War doch in der vergangenen Woche bekannt geworden, dass deutsche Soldaten in deutschen Panzern und mit deutschen Mörsern anstatt nur zu reagieren auf Angriffe der Taliban, ausgerückt waren in Afghanistan unter amerikanischer Führung zusammen mit den Afghanen, um die kommenden Präsidentschaftswahlen selbst durch Angriffe gegen erklärte Feinde ( Säuberungsaktionen würde man das auch nennen können ) kriegerisch tätig zu sein. Da brauchte es schnell eine überarbeitete "Taschenkarte" aus der Heimat, denn es könnte ja sein, dass nach der Rückkehr aus Feindesland der deutsche Staatsanwalt auf den einen oder anderen Kriegsheimkehrer wartet, weil irgendwelche Journalisten Bilder von dem einen oder anderen Scharmützel ( vielleicht nennen es Menschenrechtler dann sogar Massaker ) gemacht haben könnten. Der deutsche Soldat braucht deutsche Rechtssicherheit sowohl im Inland wie im Ausland.
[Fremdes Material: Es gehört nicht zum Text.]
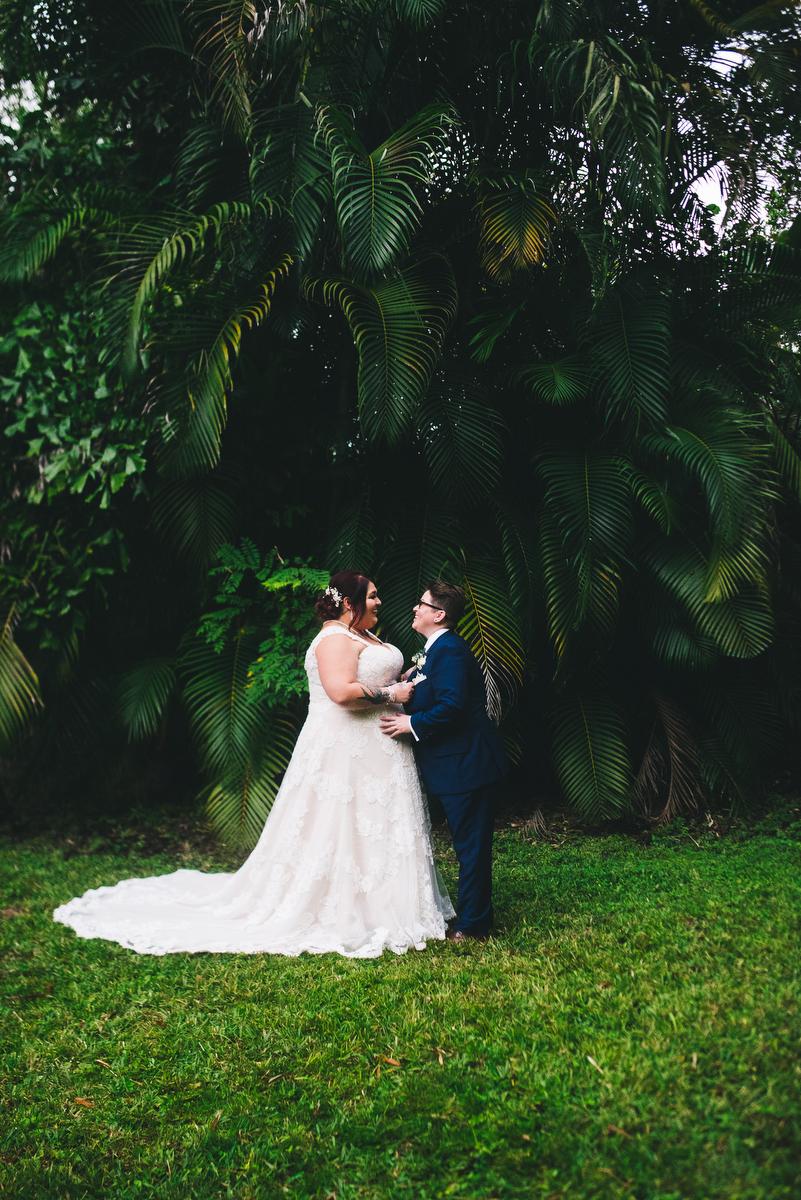fairytale garden wedding vero beach florida candid of couple under trees in garden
Die "Taschenkarte" des deutschen Soldaten bezeichnet der Pressesprecher Dienst des Verteidigungsministeriums in Berlin als "intellektuelles Lineal", damit seien Verhaltensmaßregeln in Gefechtssituationen leichter herstellbar, denn die deutschen Soldaten sind seit dem 19 Juli 2009 Teil der bisher größten deutsch-afghanischen Militäroffensive in Nordafghanistan, dort wo Deutschland 64 Jahre nach der eigenen bedingungslosen Kapitulation jetzt die Freiheit verteidigt, während auf deutschem Boden von deutschen Behörden und deutschen Richtern auf massivste Weise die im Grundgesetz der Bundesrepublik Deutschland jedem Bürger dieses Landes von dessen Geburt bis über dessen Tod hinaus garantierten Grundrechte missachtet ( verletzt ) werden.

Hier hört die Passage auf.